Waktu akan mendirikan republik ini, para bapak pendiri bangsa kita berangkat dari agenda masing masing. Mereka adalah kaum terpelajar. Jadi kalau mau jujur bahwa revolusi kemerdekaan indonesia itu lahir dari kaum bangsawan. Kalau dikelompokan ada tiga golongan. Satu, Nasionalisme. Kedua, Sosialis komunisme. Ketiga, Islam. Ketiga golongan ini bukan hanya ada dalam pemikiran. Mereka terbukti aktif dalam perjuangan politik melawan kolonialisme Belanda. Semua tokoh pergerakan pernah ngekos di Boven Digoel. Penjara di kawasan hutan lebat yang ada di Pulau Papua. Mereka ditangkap dan diasingkan karena dianggap membahayakan pemerintah kolonial Belanda.
Perbedaan diantara mereka hanyalah perbedaan metodelogi berjuang. Visi dan misi sama, yaitu menghancurkan sistem kolonialisme. Ketika mereka didudukan bersama dalam satu forum BPUPKI ( Badan Penyelidik Usaha Persiapan Kemerdekaan Indonesia). Perbedaan itu mengemuka.

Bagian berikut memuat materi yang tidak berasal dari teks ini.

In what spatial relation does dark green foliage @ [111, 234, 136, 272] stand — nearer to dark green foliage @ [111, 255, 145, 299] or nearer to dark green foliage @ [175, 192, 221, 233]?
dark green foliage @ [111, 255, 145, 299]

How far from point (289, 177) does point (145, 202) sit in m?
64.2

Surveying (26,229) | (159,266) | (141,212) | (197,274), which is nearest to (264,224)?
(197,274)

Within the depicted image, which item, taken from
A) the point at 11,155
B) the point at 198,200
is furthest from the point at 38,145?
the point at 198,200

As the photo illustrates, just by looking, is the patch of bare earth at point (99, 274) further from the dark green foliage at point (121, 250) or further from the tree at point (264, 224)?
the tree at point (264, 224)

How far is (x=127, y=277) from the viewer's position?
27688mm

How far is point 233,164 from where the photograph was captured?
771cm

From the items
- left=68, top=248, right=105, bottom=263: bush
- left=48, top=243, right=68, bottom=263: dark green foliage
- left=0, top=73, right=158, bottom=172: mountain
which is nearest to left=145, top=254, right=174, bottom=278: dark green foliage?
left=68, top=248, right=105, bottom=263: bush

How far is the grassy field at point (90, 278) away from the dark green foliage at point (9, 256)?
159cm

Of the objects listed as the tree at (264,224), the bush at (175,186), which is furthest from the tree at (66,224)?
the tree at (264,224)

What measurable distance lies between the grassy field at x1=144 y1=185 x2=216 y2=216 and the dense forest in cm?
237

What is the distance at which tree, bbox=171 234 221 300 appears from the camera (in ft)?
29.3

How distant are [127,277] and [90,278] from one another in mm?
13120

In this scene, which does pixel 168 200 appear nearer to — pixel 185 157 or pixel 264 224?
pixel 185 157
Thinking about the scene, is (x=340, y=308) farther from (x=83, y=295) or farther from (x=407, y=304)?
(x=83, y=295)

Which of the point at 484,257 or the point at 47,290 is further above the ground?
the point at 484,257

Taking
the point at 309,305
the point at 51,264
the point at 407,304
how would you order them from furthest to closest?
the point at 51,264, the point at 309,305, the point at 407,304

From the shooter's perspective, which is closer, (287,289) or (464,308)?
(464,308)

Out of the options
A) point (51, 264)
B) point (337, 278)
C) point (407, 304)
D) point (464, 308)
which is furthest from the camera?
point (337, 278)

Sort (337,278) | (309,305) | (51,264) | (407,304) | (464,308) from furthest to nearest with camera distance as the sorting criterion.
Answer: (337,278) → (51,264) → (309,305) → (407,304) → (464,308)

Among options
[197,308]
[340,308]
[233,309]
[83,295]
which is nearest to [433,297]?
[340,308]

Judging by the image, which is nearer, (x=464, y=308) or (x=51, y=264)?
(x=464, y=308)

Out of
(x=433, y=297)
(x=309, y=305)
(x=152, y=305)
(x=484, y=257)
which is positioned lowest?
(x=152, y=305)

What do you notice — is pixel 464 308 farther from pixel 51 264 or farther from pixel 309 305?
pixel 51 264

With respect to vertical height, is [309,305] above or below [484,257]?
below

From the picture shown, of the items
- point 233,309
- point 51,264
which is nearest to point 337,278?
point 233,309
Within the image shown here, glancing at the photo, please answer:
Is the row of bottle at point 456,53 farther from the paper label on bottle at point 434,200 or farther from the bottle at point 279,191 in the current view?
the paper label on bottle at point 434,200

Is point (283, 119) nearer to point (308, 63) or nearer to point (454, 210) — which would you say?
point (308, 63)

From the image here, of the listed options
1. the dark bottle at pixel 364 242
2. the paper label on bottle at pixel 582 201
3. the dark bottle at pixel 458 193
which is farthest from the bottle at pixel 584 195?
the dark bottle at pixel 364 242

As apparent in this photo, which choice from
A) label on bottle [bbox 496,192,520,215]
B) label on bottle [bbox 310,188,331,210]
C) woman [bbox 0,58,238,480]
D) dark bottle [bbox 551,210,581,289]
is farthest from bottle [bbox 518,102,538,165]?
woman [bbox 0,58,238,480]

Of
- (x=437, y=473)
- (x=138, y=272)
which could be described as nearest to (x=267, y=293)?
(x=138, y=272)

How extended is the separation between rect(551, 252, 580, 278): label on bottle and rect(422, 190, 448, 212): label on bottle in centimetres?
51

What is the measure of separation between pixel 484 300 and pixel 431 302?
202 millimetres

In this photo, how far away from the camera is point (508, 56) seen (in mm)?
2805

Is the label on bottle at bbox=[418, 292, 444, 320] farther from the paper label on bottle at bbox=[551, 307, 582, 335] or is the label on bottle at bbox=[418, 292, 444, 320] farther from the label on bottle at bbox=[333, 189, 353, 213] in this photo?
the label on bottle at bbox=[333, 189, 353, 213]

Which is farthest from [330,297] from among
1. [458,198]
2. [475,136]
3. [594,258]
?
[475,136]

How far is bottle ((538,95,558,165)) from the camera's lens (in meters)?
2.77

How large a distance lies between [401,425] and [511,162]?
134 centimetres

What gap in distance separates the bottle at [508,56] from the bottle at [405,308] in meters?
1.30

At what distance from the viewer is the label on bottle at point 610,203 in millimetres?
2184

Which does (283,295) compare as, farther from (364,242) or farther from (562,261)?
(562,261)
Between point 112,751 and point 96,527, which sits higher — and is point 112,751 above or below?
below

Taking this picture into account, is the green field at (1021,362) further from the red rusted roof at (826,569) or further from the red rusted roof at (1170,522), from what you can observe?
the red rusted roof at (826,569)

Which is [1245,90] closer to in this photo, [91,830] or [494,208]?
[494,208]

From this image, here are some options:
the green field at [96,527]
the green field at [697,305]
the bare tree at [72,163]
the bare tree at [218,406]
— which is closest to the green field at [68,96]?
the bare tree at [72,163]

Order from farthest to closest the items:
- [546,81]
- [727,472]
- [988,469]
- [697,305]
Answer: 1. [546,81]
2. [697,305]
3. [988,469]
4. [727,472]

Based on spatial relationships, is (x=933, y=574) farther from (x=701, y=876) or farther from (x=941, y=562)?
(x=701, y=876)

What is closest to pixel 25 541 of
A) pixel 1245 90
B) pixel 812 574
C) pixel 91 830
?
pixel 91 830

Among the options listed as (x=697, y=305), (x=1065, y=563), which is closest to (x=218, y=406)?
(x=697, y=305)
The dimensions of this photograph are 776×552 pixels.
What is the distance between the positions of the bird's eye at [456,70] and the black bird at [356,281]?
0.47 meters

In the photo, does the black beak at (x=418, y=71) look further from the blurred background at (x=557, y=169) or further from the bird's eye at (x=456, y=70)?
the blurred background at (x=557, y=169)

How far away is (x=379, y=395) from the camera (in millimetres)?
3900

Kaum nasionalis, ngotot bahwa Indonesia harus menganut paham nasionalis. Kaum sosialis dan Komunis juga ngotot dengan agendanya. Kaum agama tetap berprinsip negara yang akan didirikan itu harus berdasarkan syariah islam. Bisa bayangkan. Mereka yang hadir dalam forum itu bukan sekedar pengamat. Tetapi aktifis pejuang yang pernah merasaka kejamnya penjara kolonial. Tentu tidak mudah mengalah.
Walau sekeras apapun mereka mempertahankan agendanya agar bisa diterima oleh yang lain, namun pada akhirnya satu sama lain bisa berdamai, yang dituangkan dalam satu piagam yang tidak menyebut agama, namun Ketuhanan Yang Maha Esa. Tidak menyebut nasionalisme tetapi Persatuan Indonesia. Tidak menyebut Sosialis komunis tetapi Keadilan sosial. Yang merekat tiga golongan itu adalah kemanusiaan yang adil dan beradab. Keberadaan mereka diakui semua dalam forum kerakyataan yang pimpin oleh hikmat kebijaksanaan dalam permusawaratan dan perwakilan. Jadi kalau boleh disimpulkan. Piagam Jakarta, yang kemudian jadi mukkadimah UUD 45 adalah piagam kompromi semua golongan. Tapi yang namanya kompromi bukanlah satu kata bulat yang menghilangkan perbedaan.
Setelah Indonesia merdeka dan masuk ajang revolusi. Perbedaan diantara mereka itu dibawa lagi. Kelompok Komunis memberontak. Kelompok Islam juga memberontak. Soekarno sebagai pemimpin nasional berusaha merangkul mereka yang berbeda itu dalam satu barisan nasional bernama Nasakom ( Nasionalis, komunis dan agama). Itupun gagal. Dianggap politik utopia. Sampai akhirnya Soekarno jatuh dan digantikan oleh Soeharto. Sebenarnya Soeharto melanjutkan cara Soekarno. Hanya istilahnya berbeda. Kalau Soekarno dengan istilah demokrasi terpimpin. Soeharto menyebut , demokrasi Pancasila. 32 tahun di bawah rezim Soeharto, bukan berarti tidak ada perbedaan. Tetapi dibungkam. Sampai akhirnya Soeharto jatuh, rezim reformasi terbentuk.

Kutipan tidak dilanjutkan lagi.